Portal de Boas Práticas em Saúde da Mulher, da Criança e do Adolescente

Postagens

Principais Questões sobre Doença Hemolítica Perinatal

29 abr 2022

Sistematizamos as principais questões abordadas durante Encontro com as Especialistas do IFF/Fiocruz Augusta Assumpção, médica ginecologista e obstetra, e Marcella Vasconcelos, médica hematologista e hemoterapeuta, realizado em 05/09/2019. Veja também: Postagem sobre o tema

A Doença Hemolítica Perinatal (DHPN) é caracterizada pela destruição das hemácias fetais por anticorpos maternos, que são produzidos a partir do primeiro estímulo em uma gestação anterior ou transfusão anterior à gestação em curso. Na gestação anterior a mulher produz os anticorpos, e na gestação seguinte passa os anticorpos pela barreira placentária para o feto, uma vez que este apresenta nas suas hemácias antígenos diferentes dos antígenos da mãe, que são os antígenos que a criança herdou do pai.

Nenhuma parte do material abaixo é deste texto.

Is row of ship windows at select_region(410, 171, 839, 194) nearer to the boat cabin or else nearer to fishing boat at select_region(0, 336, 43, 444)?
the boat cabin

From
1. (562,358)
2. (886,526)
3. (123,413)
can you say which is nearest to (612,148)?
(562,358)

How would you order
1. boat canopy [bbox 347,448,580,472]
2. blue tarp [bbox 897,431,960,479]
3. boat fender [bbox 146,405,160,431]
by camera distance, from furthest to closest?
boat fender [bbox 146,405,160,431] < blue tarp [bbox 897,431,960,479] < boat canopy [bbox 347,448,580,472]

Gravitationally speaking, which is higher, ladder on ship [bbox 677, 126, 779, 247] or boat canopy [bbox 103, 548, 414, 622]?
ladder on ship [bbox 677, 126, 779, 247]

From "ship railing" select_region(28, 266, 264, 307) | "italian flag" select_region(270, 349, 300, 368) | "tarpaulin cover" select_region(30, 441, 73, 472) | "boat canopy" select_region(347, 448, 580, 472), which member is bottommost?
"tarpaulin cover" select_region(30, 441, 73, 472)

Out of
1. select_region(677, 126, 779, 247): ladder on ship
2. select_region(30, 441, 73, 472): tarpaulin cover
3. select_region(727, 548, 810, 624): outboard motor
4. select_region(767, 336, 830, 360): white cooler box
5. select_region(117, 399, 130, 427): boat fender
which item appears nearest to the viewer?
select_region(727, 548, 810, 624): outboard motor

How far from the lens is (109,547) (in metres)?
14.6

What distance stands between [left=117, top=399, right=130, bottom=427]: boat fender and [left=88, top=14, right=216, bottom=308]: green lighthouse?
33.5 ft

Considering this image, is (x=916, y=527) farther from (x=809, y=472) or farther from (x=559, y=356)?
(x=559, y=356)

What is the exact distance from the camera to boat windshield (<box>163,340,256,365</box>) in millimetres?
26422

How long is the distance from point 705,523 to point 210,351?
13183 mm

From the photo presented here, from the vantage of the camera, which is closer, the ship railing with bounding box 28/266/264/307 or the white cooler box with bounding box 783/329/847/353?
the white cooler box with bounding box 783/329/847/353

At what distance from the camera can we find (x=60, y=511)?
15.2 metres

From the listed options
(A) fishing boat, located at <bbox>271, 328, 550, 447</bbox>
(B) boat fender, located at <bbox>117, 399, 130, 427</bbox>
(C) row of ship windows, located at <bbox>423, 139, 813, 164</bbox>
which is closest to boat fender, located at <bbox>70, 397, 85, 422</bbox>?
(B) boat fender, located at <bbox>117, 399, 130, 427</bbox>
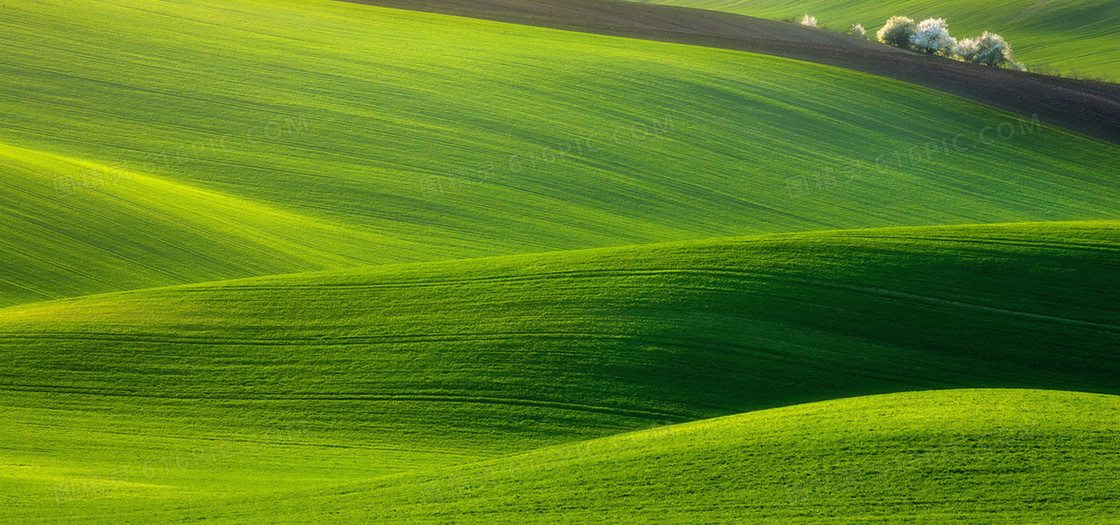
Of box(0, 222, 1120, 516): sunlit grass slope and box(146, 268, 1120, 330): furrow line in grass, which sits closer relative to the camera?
box(0, 222, 1120, 516): sunlit grass slope

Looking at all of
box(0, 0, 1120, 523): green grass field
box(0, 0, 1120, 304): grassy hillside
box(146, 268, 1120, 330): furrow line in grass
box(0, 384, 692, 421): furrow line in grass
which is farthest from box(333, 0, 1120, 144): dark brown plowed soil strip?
box(0, 384, 692, 421): furrow line in grass

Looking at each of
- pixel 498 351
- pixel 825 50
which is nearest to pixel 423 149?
pixel 498 351

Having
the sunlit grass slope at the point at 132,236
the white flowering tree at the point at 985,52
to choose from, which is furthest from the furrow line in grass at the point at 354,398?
the white flowering tree at the point at 985,52

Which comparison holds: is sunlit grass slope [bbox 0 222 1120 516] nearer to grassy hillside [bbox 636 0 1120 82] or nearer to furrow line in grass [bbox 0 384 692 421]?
furrow line in grass [bbox 0 384 692 421]

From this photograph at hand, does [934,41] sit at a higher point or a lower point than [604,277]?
higher

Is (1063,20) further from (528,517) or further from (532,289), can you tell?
(528,517)

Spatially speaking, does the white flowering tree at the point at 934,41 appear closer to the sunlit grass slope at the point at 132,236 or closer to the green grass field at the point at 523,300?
the green grass field at the point at 523,300

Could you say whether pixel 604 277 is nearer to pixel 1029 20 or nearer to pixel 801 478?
pixel 801 478
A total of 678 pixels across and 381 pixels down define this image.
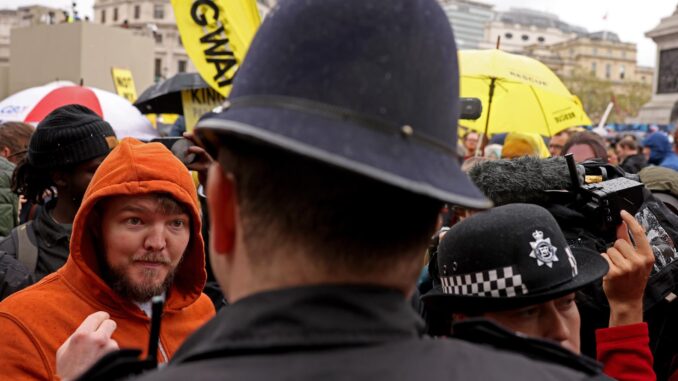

A Doença Hemolítica pode ter várias causas, mas a mais comum é o anticorpo anti-D, quando a mãe é RH negativa e o feto é RH positivo, nesse caso a mãe produz anticorpos contra as hemácias positivas.

A Doença Hemolítica também pode ocorrer por incompatibilidade no sistema ABO, podendo ser comum, principalmente quando a mãe é O e o bebe é A ou B, com menos repercussões quando comparada a anemia fetal.

A Doença Hemolítica depende da prevalência do Fenótipo D negativo na população. No Brasil a prevalência é de aproximadamente 10%.

Causas da hemorragia feto materna associadas a aloimunização

  • Abortamento;
  • Gravidez ectópica e aborto espontâneo (também relacionadas a procedimentos como aminiocentese);
  • Parto e outros sangramentos ao longo da gravidez.

Atenção:

  • 50% dos casos de doença hemolítica são leves, ou seja, não necessitam de tratamento.
  • 25% dos casos vão ter, anemia moderada,  icterícia, sem hidropsia.
  • 25 % são casos graves de hidropsia fetal, com necessidade de  intervenção no período intrauterino.

A incompatibilidade ABO entre mãe e feto, reduz o risco de aloimunização ANTI-D pois as hemácias ABO incompatíveis são retiradas precocemente da circulação.

Durante o pré-natal é importante investigar: se a mulher é Rh negativo, se a mulher tem histórico de transfusão prévia ou procedimento fetal anterior, histórico de traumatismo ou cirurgia anterior, histórico de compartilhamento de seringa, mulheres com história de doença hemolítica na gestação anterior, mulheres com histórico de aborto e multíparas.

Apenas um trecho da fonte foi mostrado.